Melanie said she was always working, though she wasn’t always at the lab. How, if you are a scientist, can you just stop thinking about ideas? Of course you can’t. Some of the best ideas get written in those little notebooks, or in EverNote on your phone. I suppose that’s why my creativity course, sadly now over, told me always to carry a way of recording ideas. A break in routine can allow those new ideas to flourish. We may be in Oxford, Melanie may be visiting her home country, but with a computer and a notebook, work comes along.
Organizing research, writing, and planning is a challenge, so I’m always interested in how other people do it. I know that night and day at the lab bench is not the best way, but it is hard not to admire people always at the bench. I asked Melanie Ghoul how she organized her time between her microbial experiments and the very interesting review on cheating that she is writing with her mentor, Ashleigh Griffin and Stuart West. She said that right now she worked on the review in scraps of time when she was not in the lab, but that sometimes she would take as much as a month away from the lab to plan a set of experiments, read, and work on the review. For me, that inspired a lovely image of a huge piece of paper with different experiments and flow diagrams whose details addressed all the challenges of research. I imagined the time to actually read the papers necessary for the best plan, perhaps between strolls along a windy beach, or up steep mountain trails. I imagined the time to think of all the caveats that might come along. I imagined a plan that made sure all the materials were on hand, the sample size deemed adequate with power analyses. Of course, you should always do this, plan as much as possible, and abandon any plan as soon as it doesn’t fit.

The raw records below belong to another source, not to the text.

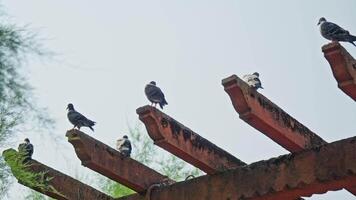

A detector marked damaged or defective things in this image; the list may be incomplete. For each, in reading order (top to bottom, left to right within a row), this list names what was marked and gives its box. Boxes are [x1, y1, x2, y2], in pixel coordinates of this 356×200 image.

rusty red beam [322, 41, 356, 101]
rusty red beam [1, 148, 112, 200]
rusty red beam [67, 130, 175, 194]
rusty red beam [136, 105, 245, 174]
rusty red beam [118, 136, 356, 200]
rusty red beam [222, 75, 328, 152]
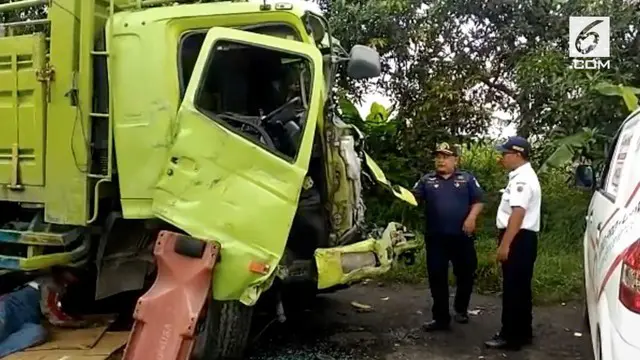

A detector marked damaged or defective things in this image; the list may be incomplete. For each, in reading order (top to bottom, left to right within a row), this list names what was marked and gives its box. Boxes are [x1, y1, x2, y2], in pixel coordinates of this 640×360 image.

yellow crashed truck [0, 0, 420, 358]
damaged truck cab [0, 0, 420, 358]
damaged front bumper [314, 222, 420, 290]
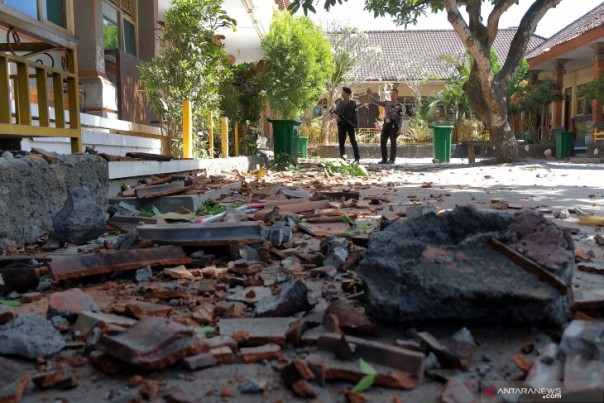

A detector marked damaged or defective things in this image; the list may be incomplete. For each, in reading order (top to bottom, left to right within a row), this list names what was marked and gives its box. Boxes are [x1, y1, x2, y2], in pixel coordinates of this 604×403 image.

broken concrete chunk [52, 185, 109, 245]
broken concrete chunk [356, 208, 572, 326]
broken concrete chunk [47, 288, 99, 322]
broken concrete chunk [252, 280, 314, 318]
broken concrete chunk [0, 316, 66, 360]
broken concrete chunk [95, 318, 206, 370]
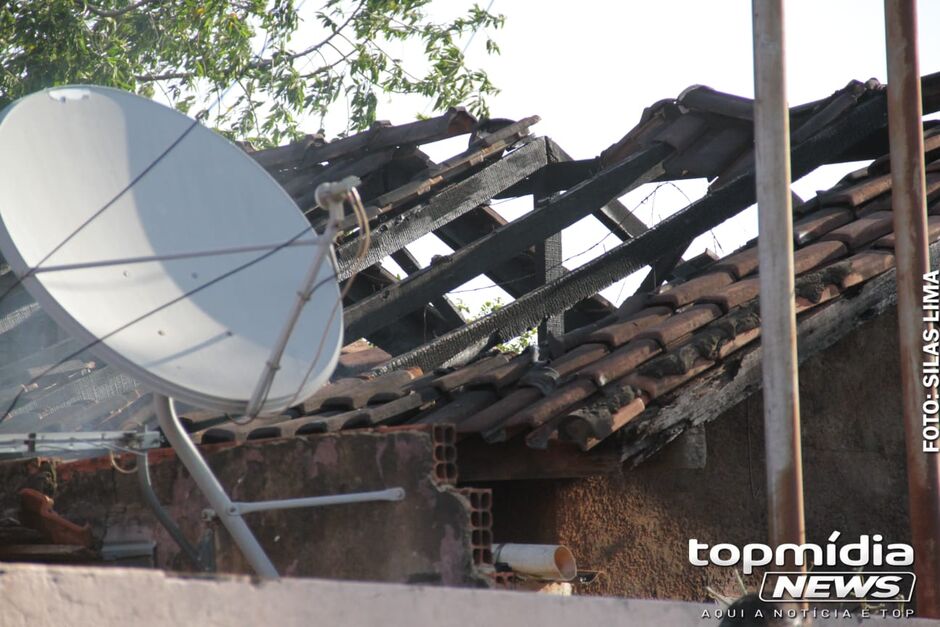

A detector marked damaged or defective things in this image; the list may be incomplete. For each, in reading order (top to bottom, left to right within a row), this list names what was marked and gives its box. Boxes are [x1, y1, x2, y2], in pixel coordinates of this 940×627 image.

charred wooden beam [334, 141, 548, 280]
broken roof [1, 72, 940, 480]
burnt roof structure [1, 75, 940, 480]
burned roof [5, 72, 940, 480]
charred wooden beam [346, 142, 676, 344]
charred wooden beam [370, 88, 892, 372]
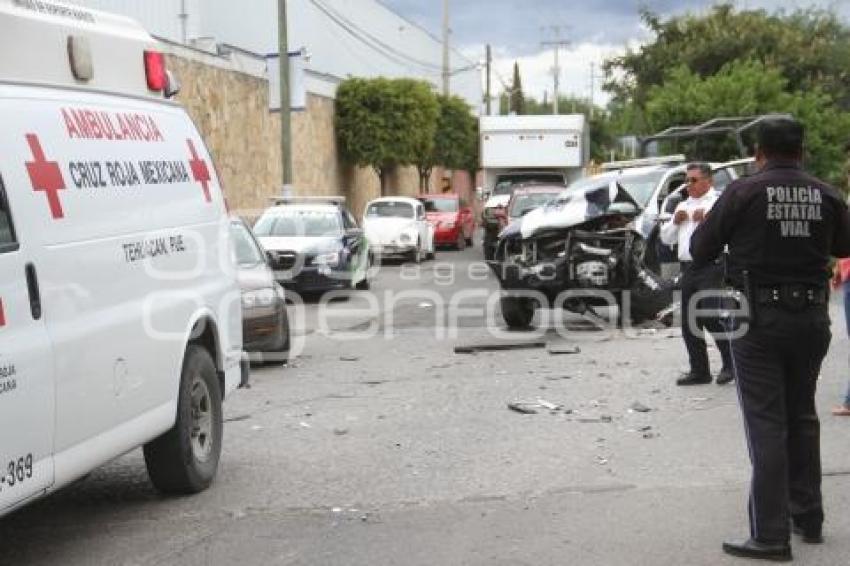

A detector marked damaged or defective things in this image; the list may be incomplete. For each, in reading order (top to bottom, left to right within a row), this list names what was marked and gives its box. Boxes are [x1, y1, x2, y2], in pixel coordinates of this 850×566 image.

damaged car front [486, 178, 672, 328]
crashed vehicle [486, 178, 672, 328]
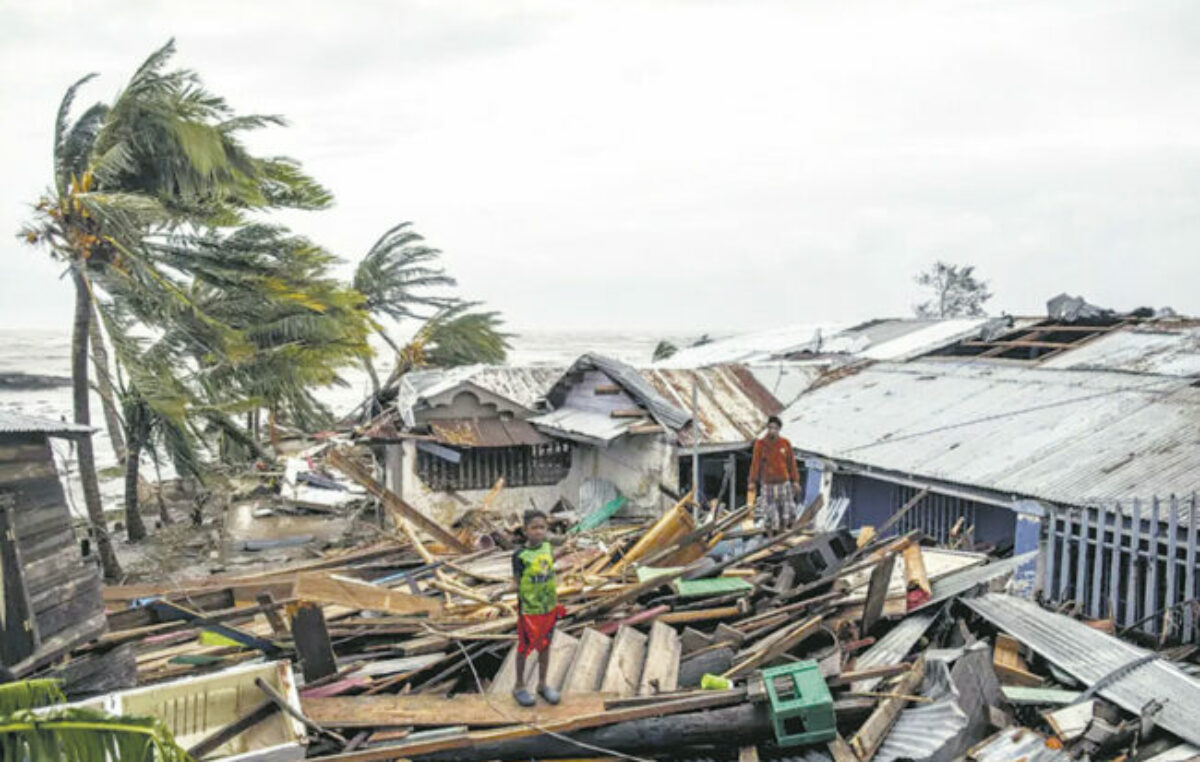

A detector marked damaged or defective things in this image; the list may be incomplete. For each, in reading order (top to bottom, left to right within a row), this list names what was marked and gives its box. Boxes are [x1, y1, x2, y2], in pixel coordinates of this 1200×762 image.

broken timber beam [328, 446, 468, 554]
damaged house [372, 355, 787, 528]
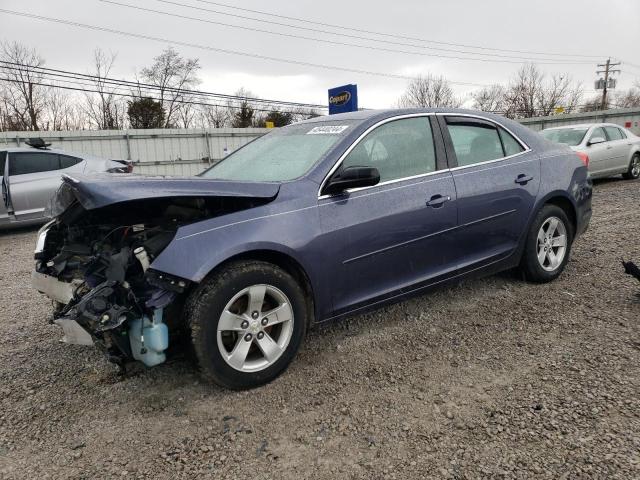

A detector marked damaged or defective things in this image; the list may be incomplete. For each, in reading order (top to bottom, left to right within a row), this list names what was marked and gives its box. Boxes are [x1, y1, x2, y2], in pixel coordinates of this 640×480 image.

crashed front end [32, 174, 278, 370]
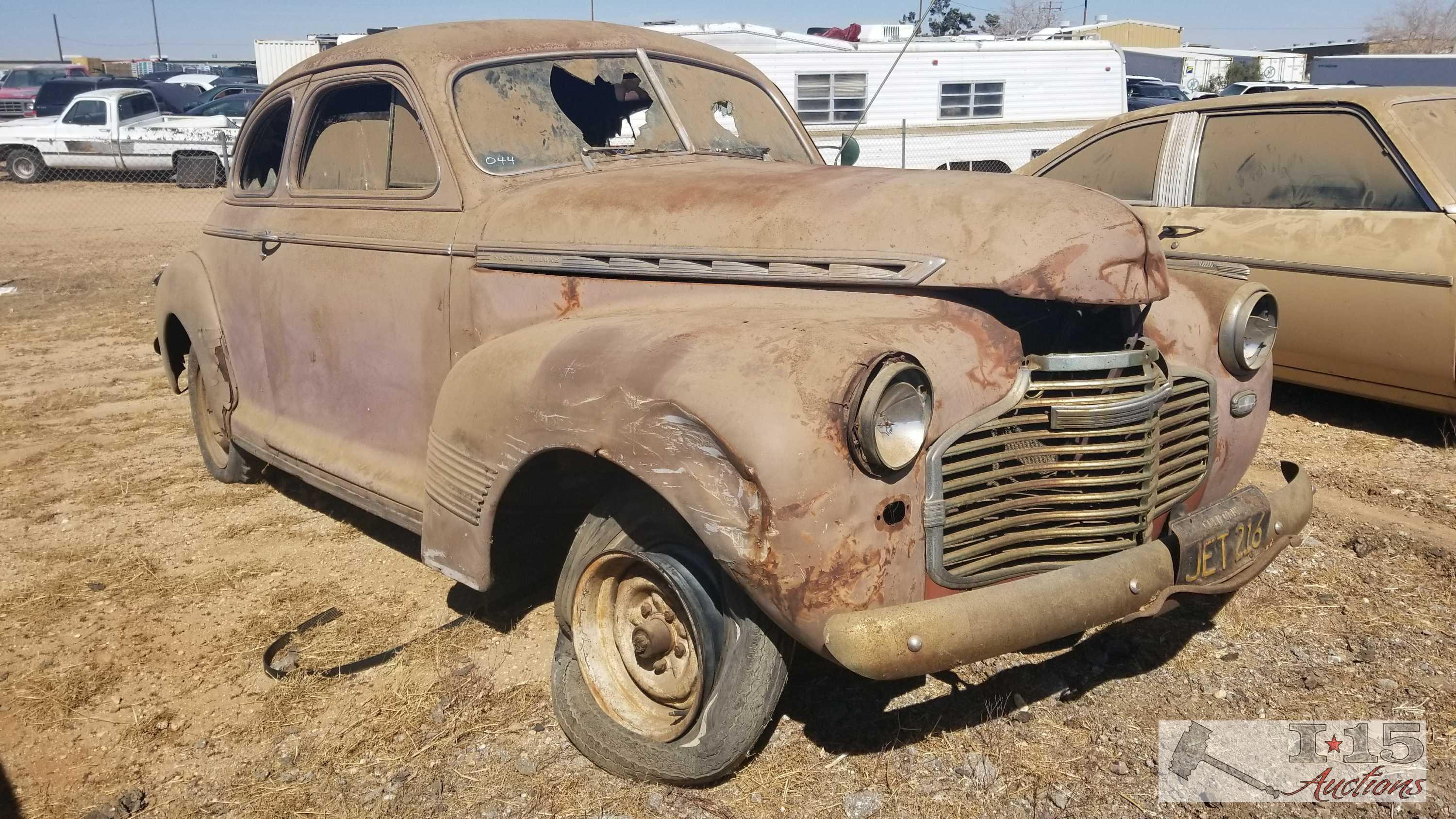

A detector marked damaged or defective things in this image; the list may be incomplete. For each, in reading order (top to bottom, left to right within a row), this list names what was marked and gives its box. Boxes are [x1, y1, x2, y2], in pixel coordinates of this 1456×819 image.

broken windshield [454, 54, 815, 172]
vintage rusty car [153, 22, 1316, 781]
vintage rusty car [1025, 89, 1456, 414]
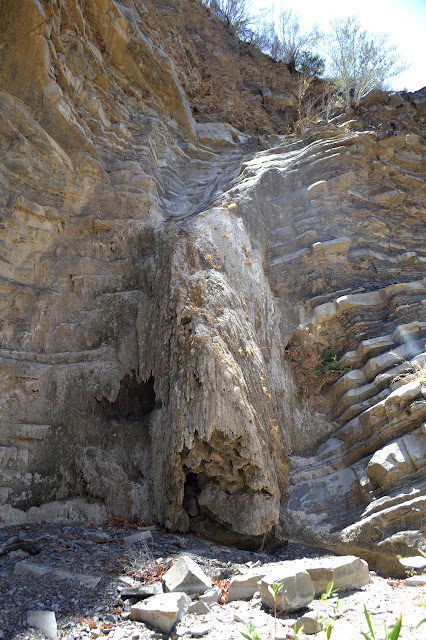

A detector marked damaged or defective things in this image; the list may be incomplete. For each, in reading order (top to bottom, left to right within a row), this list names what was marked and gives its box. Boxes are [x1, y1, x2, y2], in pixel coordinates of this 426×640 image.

broken concrete slab [161, 556, 211, 596]
broken concrete slab [129, 592, 191, 636]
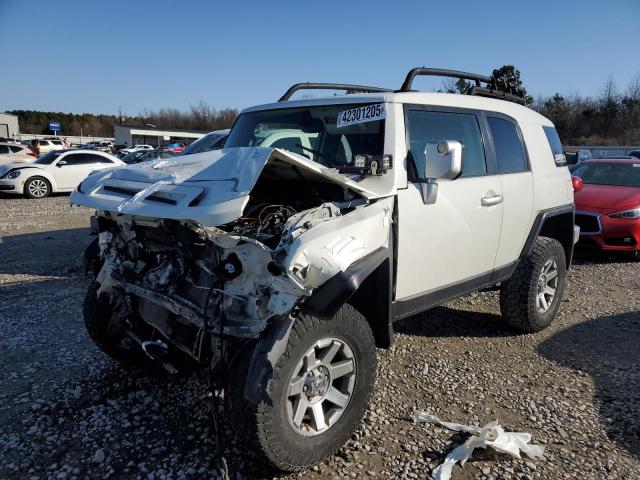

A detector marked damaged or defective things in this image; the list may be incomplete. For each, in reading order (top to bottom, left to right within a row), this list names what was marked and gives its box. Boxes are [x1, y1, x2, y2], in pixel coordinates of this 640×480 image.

bent hood scoop [70, 146, 380, 227]
crumpled hood [70, 146, 382, 227]
damaged front end [75, 148, 396, 370]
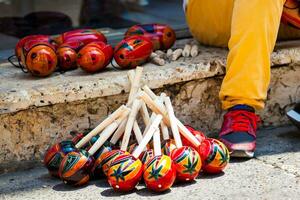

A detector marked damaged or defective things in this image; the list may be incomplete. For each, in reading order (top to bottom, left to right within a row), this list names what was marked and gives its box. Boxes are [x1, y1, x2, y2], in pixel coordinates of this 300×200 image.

cracked concrete surface [0, 126, 298, 199]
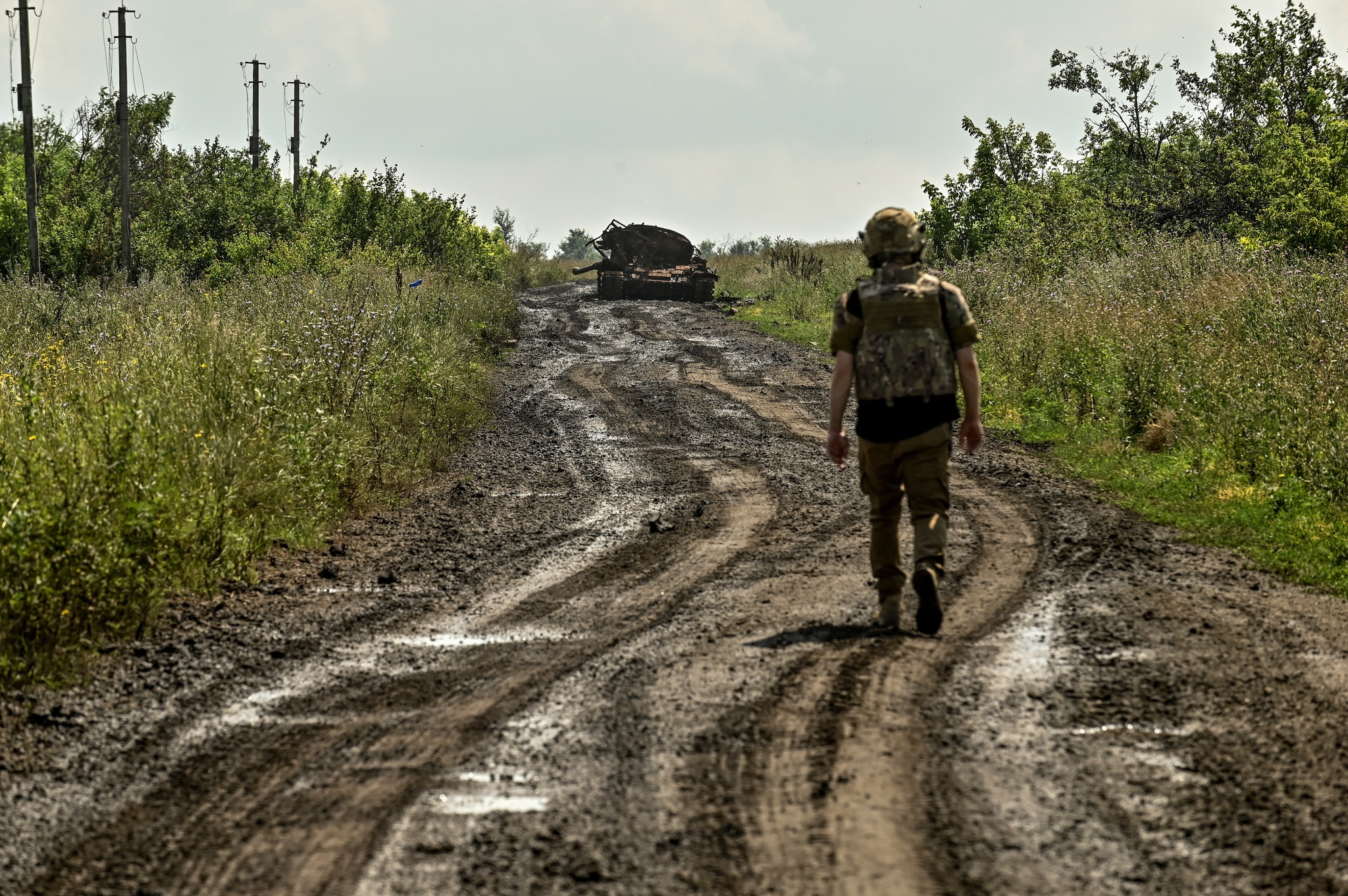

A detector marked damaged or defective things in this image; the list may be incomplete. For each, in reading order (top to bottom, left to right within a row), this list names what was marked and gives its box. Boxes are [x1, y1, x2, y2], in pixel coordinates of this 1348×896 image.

burnt vehicle hull [577, 219, 722, 300]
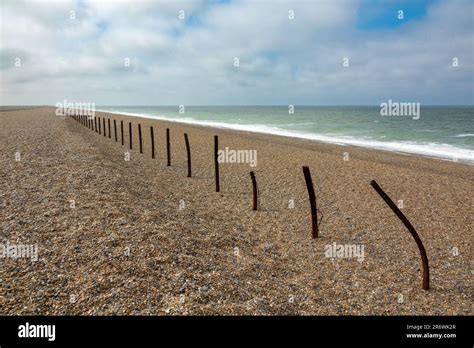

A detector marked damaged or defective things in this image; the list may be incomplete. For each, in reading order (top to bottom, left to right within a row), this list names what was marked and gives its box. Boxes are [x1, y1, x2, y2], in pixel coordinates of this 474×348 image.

rusty metal post [368, 181, 432, 290]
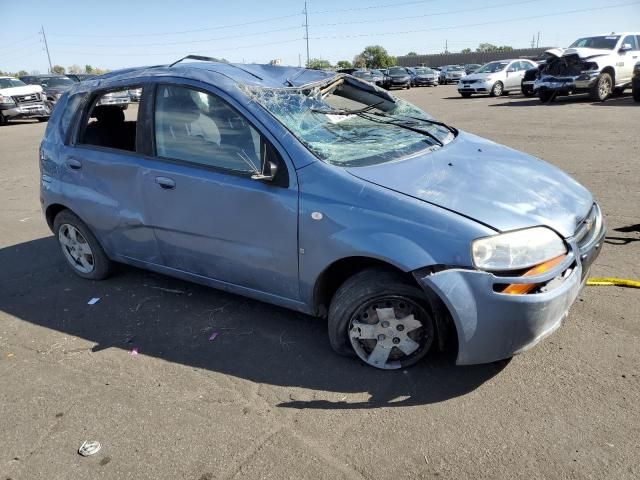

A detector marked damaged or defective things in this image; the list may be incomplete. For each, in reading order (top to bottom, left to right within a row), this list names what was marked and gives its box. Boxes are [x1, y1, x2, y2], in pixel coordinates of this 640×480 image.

parked damaged car [0, 76, 49, 124]
shattered windshield [240, 77, 456, 167]
parked damaged car [536, 33, 640, 102]
rollover damage [536, 33, 640, 102]
damaged blue hatchback [40, 57, 604, 372]
parked damaged car [41, 58, 604, 370]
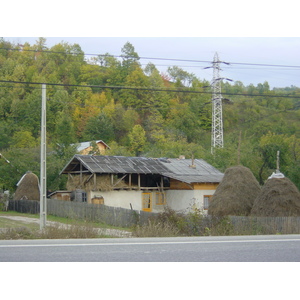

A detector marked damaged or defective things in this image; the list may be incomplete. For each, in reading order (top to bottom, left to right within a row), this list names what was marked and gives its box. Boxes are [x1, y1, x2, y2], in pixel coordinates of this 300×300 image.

rusty metal roof [61, 155, 224, 183]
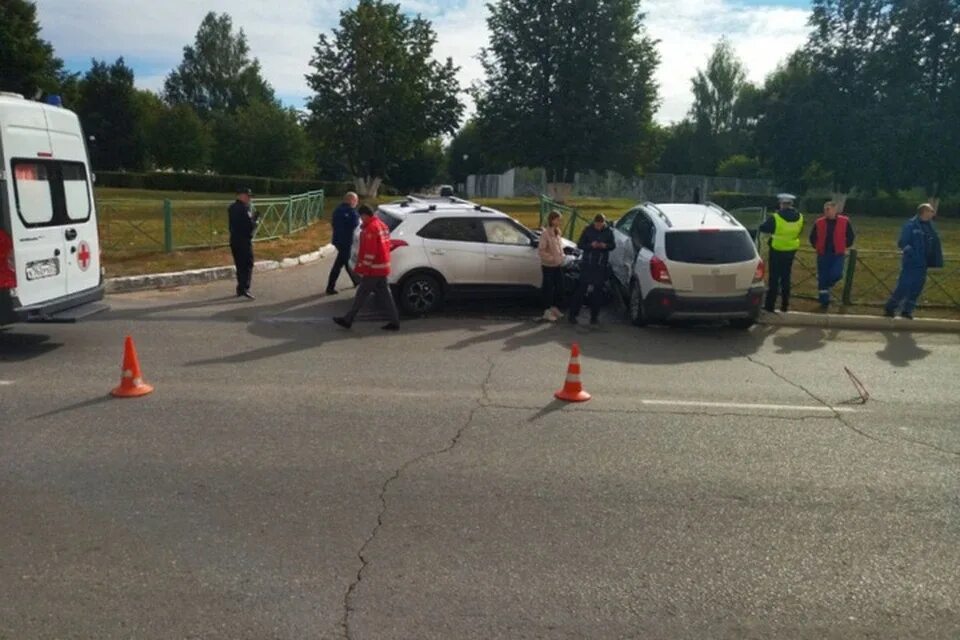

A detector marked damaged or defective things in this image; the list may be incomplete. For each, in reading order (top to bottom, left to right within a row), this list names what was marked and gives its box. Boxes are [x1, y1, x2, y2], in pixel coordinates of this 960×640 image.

For us, it was fun to hear of Melanie’s plans and work, and to see she was completing a paper on a topic we had begun many years ago and jettisoned when complexities overwhelmed us and other things were pressing. I wondered why we quit, but had to remember one of the hardest and most important things is knowing when to leave a project and move on. Working on something just because you began it and invested a lot is not a good reason, though it is a common failing. It is called the Concord Fallacy. I wonder what I’m working on right now that should be abandoned in the future. Worrying about this is why we try hard to stick to big ideas and tractable plans. Leaving hard work behind is painful.